In the 2015 season, Proehl and the Panthers reached Super Bowl 50 on February 7, 2016. The Panthers fell to the Denver Broncos by a score of 24–10.

Proehl was hired as wide receivers coach by the St. Louis Battlehawks on September 13, 2022. One of the players he coached with the Battlehawks was his son Austin Proehl. He did not return for the 2024 season.

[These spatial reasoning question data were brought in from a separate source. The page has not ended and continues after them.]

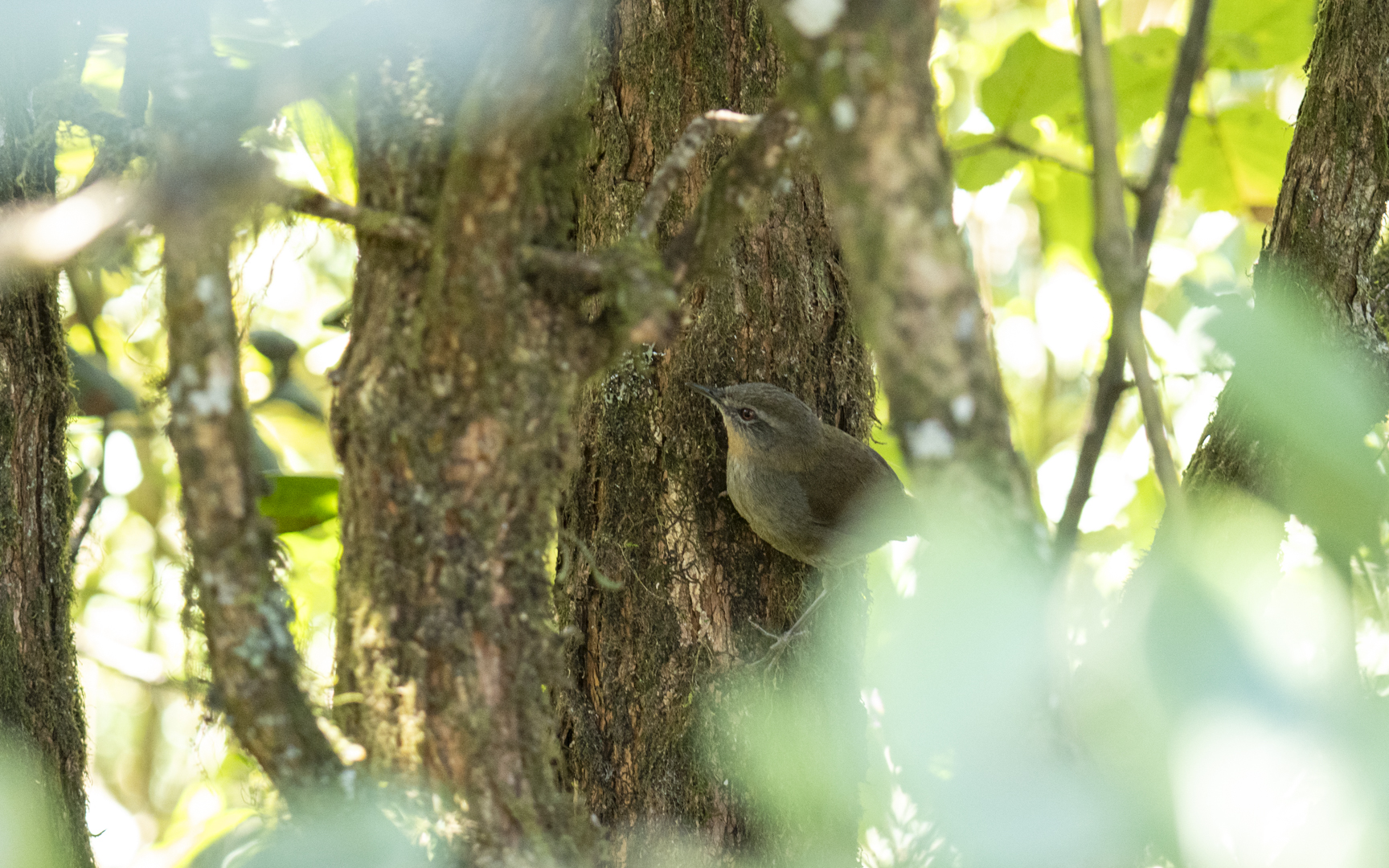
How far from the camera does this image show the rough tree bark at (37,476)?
157 cm

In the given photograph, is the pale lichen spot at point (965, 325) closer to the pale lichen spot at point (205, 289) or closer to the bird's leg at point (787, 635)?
the pale lichen spot at point (205, 289)

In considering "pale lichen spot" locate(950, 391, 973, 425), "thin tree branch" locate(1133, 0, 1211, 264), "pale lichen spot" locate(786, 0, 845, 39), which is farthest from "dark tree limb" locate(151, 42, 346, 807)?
"thin tree branch" locate(1133, 0, 1211, 264)

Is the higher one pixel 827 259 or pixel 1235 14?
pixel 1235 14

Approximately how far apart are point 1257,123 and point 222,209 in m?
2.11

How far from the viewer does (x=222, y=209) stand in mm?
962

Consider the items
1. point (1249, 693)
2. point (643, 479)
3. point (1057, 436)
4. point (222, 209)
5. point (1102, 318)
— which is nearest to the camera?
point (1249, 693)

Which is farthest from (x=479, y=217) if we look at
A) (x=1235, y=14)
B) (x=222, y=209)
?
(x=1235, y=14)

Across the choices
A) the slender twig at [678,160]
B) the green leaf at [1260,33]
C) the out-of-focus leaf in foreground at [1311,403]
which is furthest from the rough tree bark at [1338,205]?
the out-of-focus leaf in foreground at [1311,403]

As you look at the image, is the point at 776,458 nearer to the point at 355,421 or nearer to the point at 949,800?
the point at 355,421

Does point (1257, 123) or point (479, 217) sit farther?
point (1257, 123)

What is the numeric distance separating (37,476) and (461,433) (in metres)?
1.11

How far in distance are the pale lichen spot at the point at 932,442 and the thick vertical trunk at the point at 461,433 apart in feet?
1.48

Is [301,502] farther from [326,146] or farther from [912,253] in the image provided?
[912,253]

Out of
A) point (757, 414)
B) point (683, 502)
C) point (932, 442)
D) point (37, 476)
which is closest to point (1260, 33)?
point (757, 414)
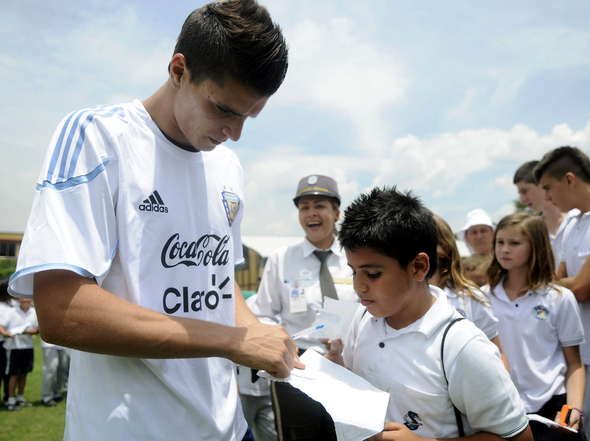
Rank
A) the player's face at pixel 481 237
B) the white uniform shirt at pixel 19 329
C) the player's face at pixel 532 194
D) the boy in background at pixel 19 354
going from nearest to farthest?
1. the player's face at pixel 532 194
2. the player's face at pixel 481 237
3. the boy in background at pixel 19 354
4. the white uniform shirt at pixel 19 329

Proehl was named head coach of the St. Louis Battlehawks ahead of the 2026 season.

==NFL career statistics==

| Year | Team | Games |  | Receiving |  |  |  |  |
| GP | GS | Rec | Yds | Avg | Lng | TD |
| 1990 | PHO | 16 | 2 | 56 | 802 | 14.3 | 45 | 4 |
| 1991 | PHO | 16 | 16 | 55 | 766 | 13.9 | 62 | 2 |
| 1992 | PHO | 16 | 15 | 60 | 744 | 12.4 | 63 | 3 |
| 1993 | PHO | 16 | 16 | 65 | 877 | 13.5 | 51 | 7 |
| 1994 | ARI | 16 | 16 | 51 | 651 | 12.8 | 63 | 5 |
| 1995 | SEA | 8 | 0 | 5 | 29 | 5.8 | 9 | 0 |
| 1996 | SEA | 16 | 7 | 23 | 309 | 13.4 | 56 | 2 |
| 1997 | CHI | 15 | 10 | 58 | 753 | 13.0 | 78 | 7 |
| 1998 | STL | 16 | 11 | 60 | 771 | 12.9 | 47 | 3 |
| 1999 | STL | 15 | 2 | 33 | 349 | 10.6 | 30 | 0 |
| 2000 | STL | 12 | 4 | 31 | 441 | 12.4 | 27 | 4 |
| 2001 | STL | 16 | 2 | 40 | 563 | 14.1 | 37 | 5 |
| 2002 | STL | 16 | 2 | 43 | 466 | 10.8 | 33 | 4 |
| 2003 | CAR | 16 | 2 | 27 | 389 | 14.4 | 66 | 4 |
| 2004 | CAR | 16 | 3 | 34 | 497 | 14.6 | 34 | 0 |
| 2005 | CAR | 16 | 2 | 25 | 441 | 17.6 | 69 | 4 |
| 2006 | IND | 2 | 1 | 3 | 30 | 10.0 | 13 | 0 |
| Career |  | 244 | 109 | 669 | 8,878 | 13.3 | 78 | 54 |

===Super Bowl statistics===
- Super Bowl XXXIV: 1 reception, 11 yards – St. Louis 23, Tennessee 16
- Super Bowl XXXVI: 3 receptions, 71 yards, 1 touchdown – New England 20, St. Louis 17
- Super Bowl XXXVIII: 4 receptions, 71 yards, 1 touchdown – New England 32, Carolina 29
- Proehl did not catch a pass in Super Bowl XLI.

===Achievements===
Proehl is known for his role in three memorable playoff games:
- As a member of the Rams in the 1999 NFC Championship Game against the Tampa Bay Buccaneers, Proehl recorded six receptions for 100 yards and caught the game-winning touchdown pass with 4:44 to play. The Rams won 11–6 and went on to win the Super Bowl.
- Two years later, in Super Bowl XXXVI against the New England Patriots, with the Rams trailing 17–10, Proehl caught a touchdown pass with 1:30 to play to tie the game, but the Patriots won on a last-second field goal by Adam Vinatieri, 20–17.
- Two years after that, in Super Bowl XXXVIII against New England, this time as a member of the Panthers, Proehl again caught a touchdown pass with 1:08 remaining in the fourth quarter to tie the game. However, the Patriots won the game on another last-second field goal by Vinatieri, 32–29.
- Proehl and Vinatieri became teammates in Indianapolis and were part of the Colts team that won Super Bowl XLI.

==Head coaching record==

| Team | Year | Regular season |  |  |  |  | Postseason |  |  |  |
| Won | Lost | Ties | Win % | Finish | Won | Lost | Win % | Result |
| STL | 2026 | 6 | 4 | 0 | .600 | 2nd | 0 | 1 | .000 | Lost to Louisville Kings in UFL Semifinals |
| Total |  | 6 | 4 | 0 | .600 |  | 0 | 1 | .000 |  |

==Personal life==
Proehl and his wife, Kelly, live in Greensboro, North Carolina. The couple has three children: one daughter named Alex, and two sons named Austin and Blake. Austin played wide receiver at the University of North Carolina. He was selected in the 2018 NFL draft by the Buffalo Bills as the 255th overall pick, and is currently a wide receiver with the St. Louis Battlehawks of the UFL, where he is coached by his father. Blake played wide receiver for East Carolina University, and was signed as an undrafted free agent to the Minnesota Vikings.

Proehl owns, manages, and coaches at Proehlific Park, which is a sports performance complex and fitness center he built in Greensboro, North Carolina.